Baclofen efficacy in reducing alcohol craving
and intake: a preliminary double-blind randomized
controlled study.
Addolorato G, Caputo F, Capristo E, Domenicali M, Bernardi M,
Janiri L, Agabio R, Colombo G, Gessa GL, Gasbarrini G.
Institute of Internal Medicine and Institute of Psychiatry, Catholic
University of Rome, Rome, Italy.
AIMS: The gamma-aminobutyric acid (GABA(B)) receptor agonist,
baclofen, has recently been shown to reduce alcohol intake in
alcohol-preferring rats and alcohol consumption and craving for
alcohol in an open study in humans. The present study was aimed
at providing a first evaluation of the efficacy of baclofen in
inducing and maintaining abstinence and reducing craving for alcohol
in alcohol-dependent patients in a double-blind placebo-controlled
design. METHODS: A total of 39 alcohol-dependent patients were
consecutively enrolled in the study. After 12-24 h of abstinence
from alcohol, patients were randomly divided into two groups.
Twenty patients were treated with baclofen and 19 with placebo.
Drug and placebo were orally administered for 30 consecutive days.
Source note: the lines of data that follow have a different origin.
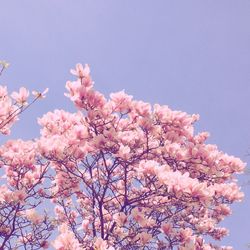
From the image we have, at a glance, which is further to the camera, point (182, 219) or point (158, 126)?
point (182, 219)

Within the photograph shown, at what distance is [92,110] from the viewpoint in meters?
5.84

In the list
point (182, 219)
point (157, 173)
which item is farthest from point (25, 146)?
point (182, 219)

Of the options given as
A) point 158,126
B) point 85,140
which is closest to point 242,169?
point 158,126

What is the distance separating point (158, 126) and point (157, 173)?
951 mm

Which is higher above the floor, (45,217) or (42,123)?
(42,123)

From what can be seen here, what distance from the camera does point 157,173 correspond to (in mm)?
5402

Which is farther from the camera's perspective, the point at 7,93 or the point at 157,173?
the point at 7,93

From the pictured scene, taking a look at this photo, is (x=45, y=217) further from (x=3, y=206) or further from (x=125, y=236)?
(x=125, y=236)

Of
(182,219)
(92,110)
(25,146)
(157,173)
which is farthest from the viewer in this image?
(182,219)

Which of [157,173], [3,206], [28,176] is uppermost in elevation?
[157,173]

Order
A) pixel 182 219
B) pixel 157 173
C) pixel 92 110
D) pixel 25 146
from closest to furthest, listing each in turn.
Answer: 1. pixel 157 173
2. pixel 92 110
3. pixel 25 146
4. pixel 182 219

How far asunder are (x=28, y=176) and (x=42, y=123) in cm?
89

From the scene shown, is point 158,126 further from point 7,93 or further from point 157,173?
point 7,93

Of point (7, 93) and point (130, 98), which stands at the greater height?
point (130, 98)
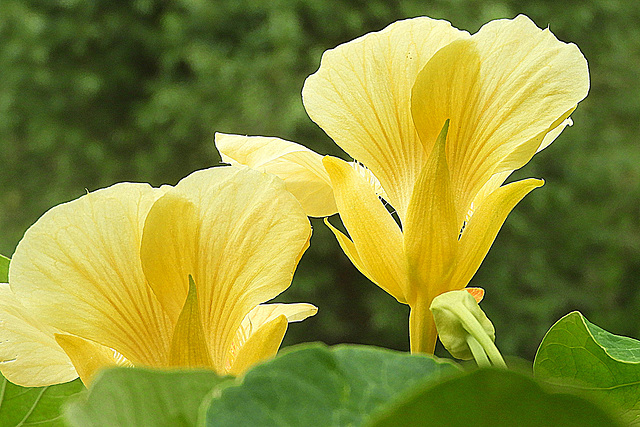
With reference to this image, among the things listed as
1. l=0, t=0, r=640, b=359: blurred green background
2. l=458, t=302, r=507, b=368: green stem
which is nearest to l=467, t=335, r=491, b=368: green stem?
l=458, t=302, r=507, b=368: green stem

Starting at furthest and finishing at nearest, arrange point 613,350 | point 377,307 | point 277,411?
point 377,307
point 613,350
point 277,411

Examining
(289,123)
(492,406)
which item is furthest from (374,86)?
(289,123)

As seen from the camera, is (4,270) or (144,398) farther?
(4,270)

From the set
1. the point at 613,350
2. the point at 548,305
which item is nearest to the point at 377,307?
the point at 548,305

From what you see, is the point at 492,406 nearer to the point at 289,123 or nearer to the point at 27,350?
the point at 27,350

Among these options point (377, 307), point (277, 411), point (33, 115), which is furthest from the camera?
point (33, 115)

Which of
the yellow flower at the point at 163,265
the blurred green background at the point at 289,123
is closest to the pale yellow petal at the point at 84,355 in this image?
the yellow flower at the point at 163,265

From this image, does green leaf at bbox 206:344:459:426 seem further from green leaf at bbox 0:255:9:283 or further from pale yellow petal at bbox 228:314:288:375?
green leaf at bbox 0:255:9:283

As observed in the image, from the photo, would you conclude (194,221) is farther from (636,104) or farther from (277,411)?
(636,104)
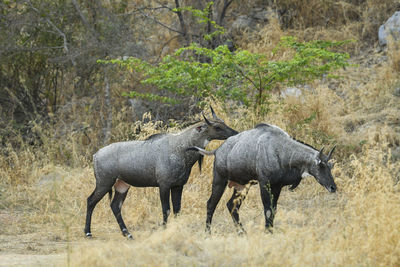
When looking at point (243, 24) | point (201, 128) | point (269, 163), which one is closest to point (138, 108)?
point (243, 24)

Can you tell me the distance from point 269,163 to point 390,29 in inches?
424

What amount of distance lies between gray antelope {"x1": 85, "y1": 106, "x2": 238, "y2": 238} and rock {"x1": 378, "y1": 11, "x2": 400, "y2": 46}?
9.58 m

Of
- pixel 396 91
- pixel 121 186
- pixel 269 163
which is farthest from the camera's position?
pixel 396 91

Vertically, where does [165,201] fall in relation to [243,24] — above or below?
below

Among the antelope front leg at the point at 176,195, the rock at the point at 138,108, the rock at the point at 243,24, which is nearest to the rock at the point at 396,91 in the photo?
the rock at the point at 243,24

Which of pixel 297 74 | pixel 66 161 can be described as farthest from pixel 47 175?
pixel 297 74

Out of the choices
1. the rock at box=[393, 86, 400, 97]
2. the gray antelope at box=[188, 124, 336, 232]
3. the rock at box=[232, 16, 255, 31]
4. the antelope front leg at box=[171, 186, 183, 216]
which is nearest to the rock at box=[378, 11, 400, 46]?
the rock at box=[393, 86, 400, 97]

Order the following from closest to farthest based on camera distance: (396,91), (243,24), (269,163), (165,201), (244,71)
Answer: (269,163) < (165,201) < (244,71) < (396,91) < (243,24)

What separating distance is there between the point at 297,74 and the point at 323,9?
732 cm

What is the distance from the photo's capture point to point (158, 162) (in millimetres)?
8594

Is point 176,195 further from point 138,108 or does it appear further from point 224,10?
point 224,10

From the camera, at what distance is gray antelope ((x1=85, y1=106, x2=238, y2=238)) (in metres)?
8.53

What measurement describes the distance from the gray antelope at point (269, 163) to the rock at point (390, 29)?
32.8ft

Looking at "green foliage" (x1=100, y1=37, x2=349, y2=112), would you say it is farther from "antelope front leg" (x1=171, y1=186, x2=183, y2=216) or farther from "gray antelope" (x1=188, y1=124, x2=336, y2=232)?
"gray antelope" (x1=188, y1=124, x2=336, y2=232)
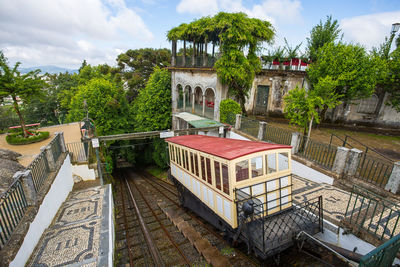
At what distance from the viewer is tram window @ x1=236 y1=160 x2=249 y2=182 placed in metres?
6.20

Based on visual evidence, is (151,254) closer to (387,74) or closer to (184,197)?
(184,197)

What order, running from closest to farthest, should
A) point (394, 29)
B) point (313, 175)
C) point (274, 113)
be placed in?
point (313, 175) < point (394, 29) < point (274, 113)

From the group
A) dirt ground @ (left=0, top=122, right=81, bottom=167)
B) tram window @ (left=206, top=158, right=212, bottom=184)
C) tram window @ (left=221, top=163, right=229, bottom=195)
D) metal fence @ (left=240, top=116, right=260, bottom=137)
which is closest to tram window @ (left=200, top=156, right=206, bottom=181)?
tram window @ (left=206, top=158, right=212, bottom=184)

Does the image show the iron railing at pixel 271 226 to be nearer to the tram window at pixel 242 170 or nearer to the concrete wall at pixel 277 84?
the tram window at pixel 242 170

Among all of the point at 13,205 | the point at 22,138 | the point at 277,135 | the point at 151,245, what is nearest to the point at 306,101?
the point at 277,135

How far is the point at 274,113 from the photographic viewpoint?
1978 cm

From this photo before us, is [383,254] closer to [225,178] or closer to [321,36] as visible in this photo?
[225,178]

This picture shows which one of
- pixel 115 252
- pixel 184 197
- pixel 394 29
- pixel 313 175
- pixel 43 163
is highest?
pixel 394 29

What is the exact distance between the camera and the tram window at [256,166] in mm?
6316

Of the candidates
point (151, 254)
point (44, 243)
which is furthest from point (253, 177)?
Answer: point (44, 243)

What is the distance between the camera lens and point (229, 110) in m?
14.9

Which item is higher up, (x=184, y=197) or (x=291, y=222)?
(x=291, y=222)

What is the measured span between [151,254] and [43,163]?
19.5ft

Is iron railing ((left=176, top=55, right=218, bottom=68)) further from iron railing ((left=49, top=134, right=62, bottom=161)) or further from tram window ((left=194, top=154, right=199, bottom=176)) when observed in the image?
iron railing ((left=49, top=134, right=62, bottom=161))
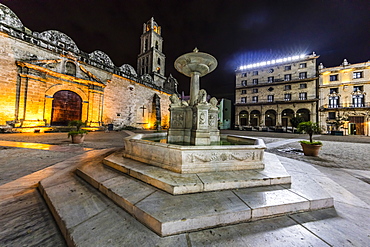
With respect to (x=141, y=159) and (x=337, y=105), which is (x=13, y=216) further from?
(x=337, y=105)

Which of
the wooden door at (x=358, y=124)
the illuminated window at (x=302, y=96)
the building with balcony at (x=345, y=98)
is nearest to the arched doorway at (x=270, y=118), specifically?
the illuminated window at (x=302, y=96)

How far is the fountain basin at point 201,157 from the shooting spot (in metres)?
2.41

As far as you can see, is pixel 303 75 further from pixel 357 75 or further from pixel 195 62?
pixel 195 62

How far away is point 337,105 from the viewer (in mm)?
23328

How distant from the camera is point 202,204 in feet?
5.44

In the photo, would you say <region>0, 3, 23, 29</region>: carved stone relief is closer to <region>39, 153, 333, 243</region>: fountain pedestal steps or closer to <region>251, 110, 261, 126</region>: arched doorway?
<region>39, 153, 333, 243</region>: fountain pedestal steps

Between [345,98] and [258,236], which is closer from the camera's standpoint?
[258,236]

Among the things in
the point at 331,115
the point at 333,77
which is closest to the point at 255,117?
the point at 331,115

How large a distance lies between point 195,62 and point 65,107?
48.5ft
Baclofen was administered at the dose of 15 mg/day for the first
3 days and 30 mg/day for the subsequent 27 days, divided into
three daily doses. Patients were monitored as out-patients on
a weekly basis. At each visit alcohol intake, abstinence from
alcohol, alcohol craving and changes in affective disorders were
evaluated. RESULTS: A higher percentage of subjects totally abstinent
from alcohol and a higher number of cumulative abstinence days
throughout the study period were found in the baclofen, compared
to the placebo, group. A decrease in the obsessive and compulsive
components of craving was found in the baclofen compared to the
placebo group; likewise, alcohol intake was reduced in the baclofen
group. A decrease in state anxiety was found in the baclofen compared
to the placebo group. No significant difference was found between
the two groups in terms of current depressive symptoms. Baclofen
proved to be easily manageable and no patient discontinued treatment
due to the presence of side-effects. No patient was affected by
craving for the drug and/or drug abuse. CONCLUSIONS: Baclofen
proved to be effective in inducing abstinence from alcohol and
reducing alcohol craving and consumption in alcoholics. With the
limits posed by the small number of subjects involved, the results
of this preliminary double-blind study suggest that baclofen may
represent a potentially useful drug in the treatment of alcohol-dependent
patients and thus merits further investigations.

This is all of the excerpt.